Tuesday, November 18, 2014

Visiting the Glass House, Part 3

Because he was a famous architect, the completion of Philip Johnson's attracted a lot of attention in the press at the time.  A number of publications since then have called the gatherings that occurred there a '20th Century Salon' - since they featured other prominent arts and culture figures from the mid-century era.  

The story goes that there is a cigarette burn on one of the Mies pieces in the living room - courtesy of Andy Warhol (this will not be the only Warhol reference in today's post, by the way).  Our group toured the main house and had a walk around the grounds.

While we were in the house, Mary and I couldn't help notice a few similarities between the place and our beloved Hawksbill Cabin.  One example is the brick flooring that ends at the line of windows, as it does at our house - although here, there's a bit of lawn outside, and at the Hawksbill Cabin, the view continues to the brick terrace, progressing off into the wilderness of the hollow below.
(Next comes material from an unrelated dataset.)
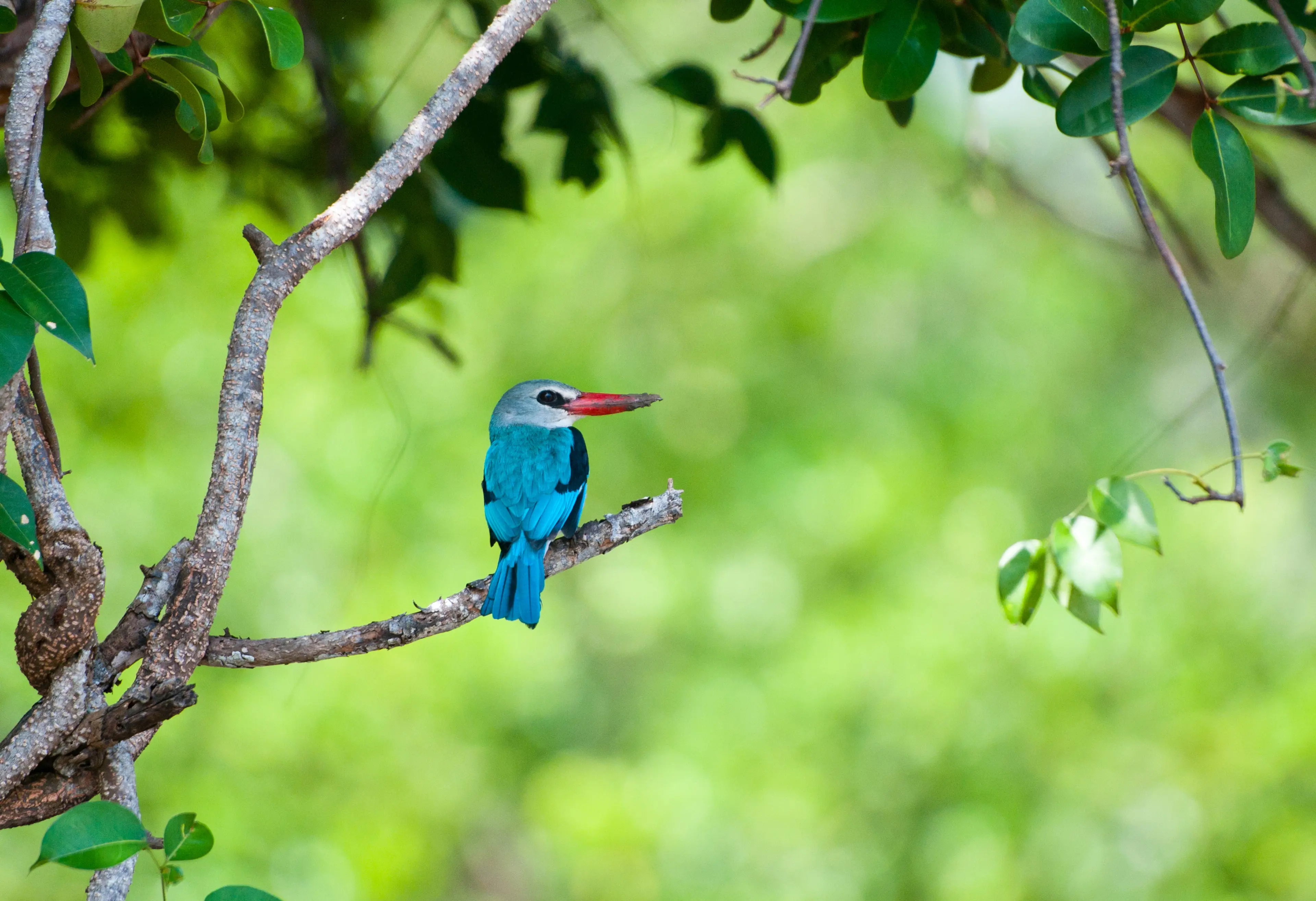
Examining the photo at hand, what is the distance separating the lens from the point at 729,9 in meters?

Our tour included many of the other buildings on the property.  I won't highlight them in this post, but would refer readers back to the Wikipedia article for more information.  However, here is a view from the living room, looking out to the pond and a couple of the follies there.

The original 11-acre estate was developed over the course of 50 years or so, with small structures such as these scattered throughout.  I can imagine strolling about these grounds and enjoying the little projects as I came upon them - a very relaxing juxtaposition to life in the city.

Johnson lived here with his partner David Whitney.  They collected a lot of art, including this Warhol portrait of Johnson, and built galleries for the paintings as well as the sculptures.  These buildings are on one side of the grounds, so we enjoyed a walk through the fall colors, mostly hickory trees, over to them,

There was an installation by a Japanese artist in place at the time that periodically framed the main house in fog.  Our visit took place on a sunny day so the feature was a bit incongruous - I would have liked to see it under an overcast sky to appreciate it differently, evoking a naturalist frame of mind.

As we progressed towards the end of our tour, we visited Johnson's library and studio, a small building set away and across the field from the main house.  There on a drawing table I saw some of the tools he used laid out precisely, at the ready, should someone come along and need to roll out some construction drawings and work on a detail.  Nothing doing, though, and eventually my thoughts turned to the thought that most of that work is done on computers now anyway!

Finally, our tour ended, and the group made our way by shuttle back to New Canaan.  The group all parted ways, and Mary and I hopped on the train, bound for our next stop, New York, where we planned to spend a couple of nights sightseeing from a home base in Chelsea.  I'll get to those posts next.